Caitlin hugged her broken arm across her chest. "Do you have spacesuits, in case it doesn't?"
"We have suits for Jao, none for humans," Yaut said. "This vessel was never intended to transport your species."
So the three of them, Caitlin, Kralik, and himself, might not make it back. Angrily, Tully dropped into one of the seats. Just because the Ekhat were too damned impatient to wait until they'd opened the fricking door.
Insanity was one thing, but that plain pissed him off!
* * *
After Aille piloted the small ship safely away from the Ekhat vessel, Caitlin found a flavored drink in the ship's stores and offered it around, one-handed. Aille and Yaut waved the carafe away, preferring to analyze recordings of what had just transpired. She could tell by their twitchiness that what they really wanted was a good long swim. Banle had often displayed a similar mussed discontent during long formal occasions and always made her way to the nearest pool afterward.

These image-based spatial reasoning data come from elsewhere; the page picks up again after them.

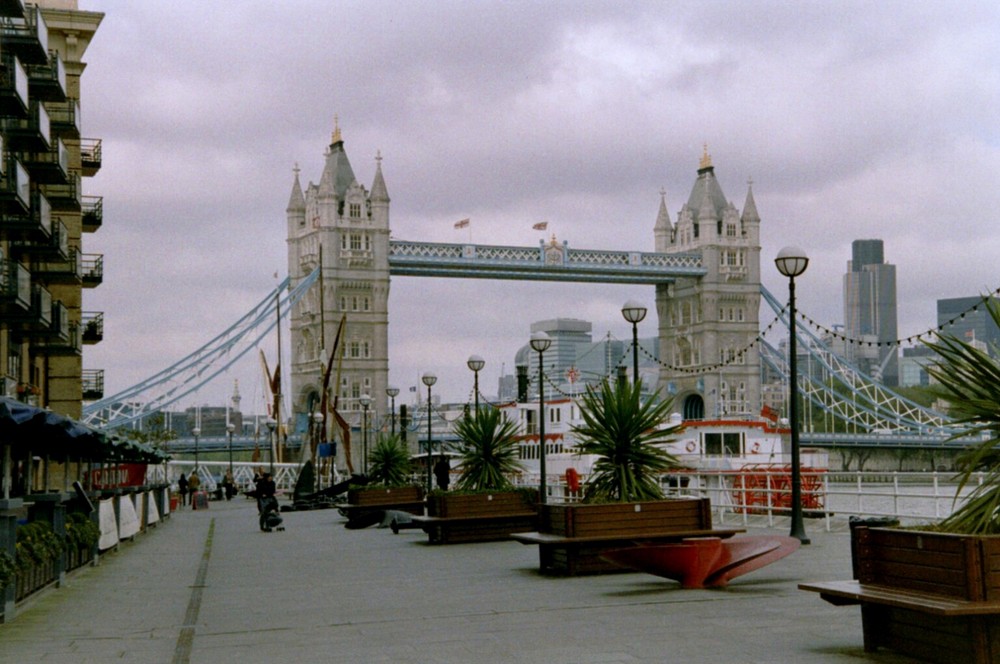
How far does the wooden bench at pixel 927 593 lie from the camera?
728 centimetres

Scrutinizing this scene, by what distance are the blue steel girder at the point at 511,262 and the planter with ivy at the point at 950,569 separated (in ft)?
273

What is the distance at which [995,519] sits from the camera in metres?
7.70

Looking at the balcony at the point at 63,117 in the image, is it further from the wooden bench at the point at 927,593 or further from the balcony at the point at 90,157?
the wooden bench at the point at 927,593

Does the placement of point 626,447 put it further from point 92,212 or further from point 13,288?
point 92,212

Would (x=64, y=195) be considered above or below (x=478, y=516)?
above

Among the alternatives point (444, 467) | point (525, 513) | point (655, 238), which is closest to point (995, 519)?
point (525, 513)

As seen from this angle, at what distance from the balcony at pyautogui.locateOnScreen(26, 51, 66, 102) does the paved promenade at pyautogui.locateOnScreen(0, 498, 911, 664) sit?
23524mm

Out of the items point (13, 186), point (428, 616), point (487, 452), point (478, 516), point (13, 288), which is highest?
point (13, 186)

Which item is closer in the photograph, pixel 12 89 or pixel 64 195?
pixel 12 89

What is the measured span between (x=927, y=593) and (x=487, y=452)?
1297 centimetres

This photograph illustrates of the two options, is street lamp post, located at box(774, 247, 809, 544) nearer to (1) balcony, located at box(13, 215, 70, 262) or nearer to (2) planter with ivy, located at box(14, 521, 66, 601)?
(2) planter with ivy, located at box(14, 521, 66, 601)

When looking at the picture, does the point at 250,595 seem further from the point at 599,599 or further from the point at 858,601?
the point at 858,601

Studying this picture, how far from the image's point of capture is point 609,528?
45.3ft

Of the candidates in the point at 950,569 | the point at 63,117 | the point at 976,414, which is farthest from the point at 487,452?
the point at 63,117
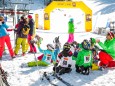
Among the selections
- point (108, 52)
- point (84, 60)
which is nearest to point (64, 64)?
point (84, 60)

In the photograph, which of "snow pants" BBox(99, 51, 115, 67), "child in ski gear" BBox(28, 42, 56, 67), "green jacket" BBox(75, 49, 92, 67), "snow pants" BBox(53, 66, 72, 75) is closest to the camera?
"snow pants" BBox(53, 66, 72, 75)

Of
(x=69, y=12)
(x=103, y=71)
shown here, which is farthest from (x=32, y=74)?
(x=69, y=12)

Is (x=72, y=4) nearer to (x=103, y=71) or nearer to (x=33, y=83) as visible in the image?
(x=103, y=71)

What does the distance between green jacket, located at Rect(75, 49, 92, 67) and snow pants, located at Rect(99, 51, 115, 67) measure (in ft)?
2.56

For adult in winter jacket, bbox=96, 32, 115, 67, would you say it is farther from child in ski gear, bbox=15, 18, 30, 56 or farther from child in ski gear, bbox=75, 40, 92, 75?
child in ski gear, bbox=15, 18, 30, 56

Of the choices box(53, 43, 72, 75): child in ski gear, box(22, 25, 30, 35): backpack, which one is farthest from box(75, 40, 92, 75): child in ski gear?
box(22, 25, 30, 35): backpack

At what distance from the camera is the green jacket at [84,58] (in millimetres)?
8975

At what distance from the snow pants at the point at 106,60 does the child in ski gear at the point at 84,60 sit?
2.56 feet

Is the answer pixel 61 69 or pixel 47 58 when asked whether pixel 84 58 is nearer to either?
pixel 61 69

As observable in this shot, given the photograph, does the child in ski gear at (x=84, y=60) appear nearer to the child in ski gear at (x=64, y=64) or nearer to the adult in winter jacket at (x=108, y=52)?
the child in ski gear at (x=64, y=64)

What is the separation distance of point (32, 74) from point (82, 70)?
1.58 meters

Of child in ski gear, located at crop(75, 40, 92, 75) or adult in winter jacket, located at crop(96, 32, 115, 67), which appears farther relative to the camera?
adult in winter jacket, located at crop(96, 32, 115, 67)

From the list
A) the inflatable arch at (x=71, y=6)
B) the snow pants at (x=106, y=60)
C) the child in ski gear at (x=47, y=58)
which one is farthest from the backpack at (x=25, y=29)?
the inflatable arch at (x=71, y=6)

Humans, though, liked to have something to do with their hands, when they were under stress, so she wasn't surprised when Kralik and Tully drained their cups and asked for more.
Caitlin served them, then retreated to her own seat, her head reeling, suddenly cold with an intensity that indicated shock. That terrible ship with its deranged crew—she could still taste the miasma that passed for their atmosphere, feel that excruciating racket jangling through her bones. Jao had been warning humanity about the Ekhat for over twenty years, but no one had ever really believed them. And, unfortunately, with their lack of imagination and creative expression, they had never been able to fully communicate the depth of the Ekhat's strangeness.
She herself had only thought she understood how alien another species could be before today. Compared to the Ekhat, the Jao were almost human and their rule positively benevolent. The universe was clearly a much more dangerous place than humans had ever credited. She had to get back and warn her father.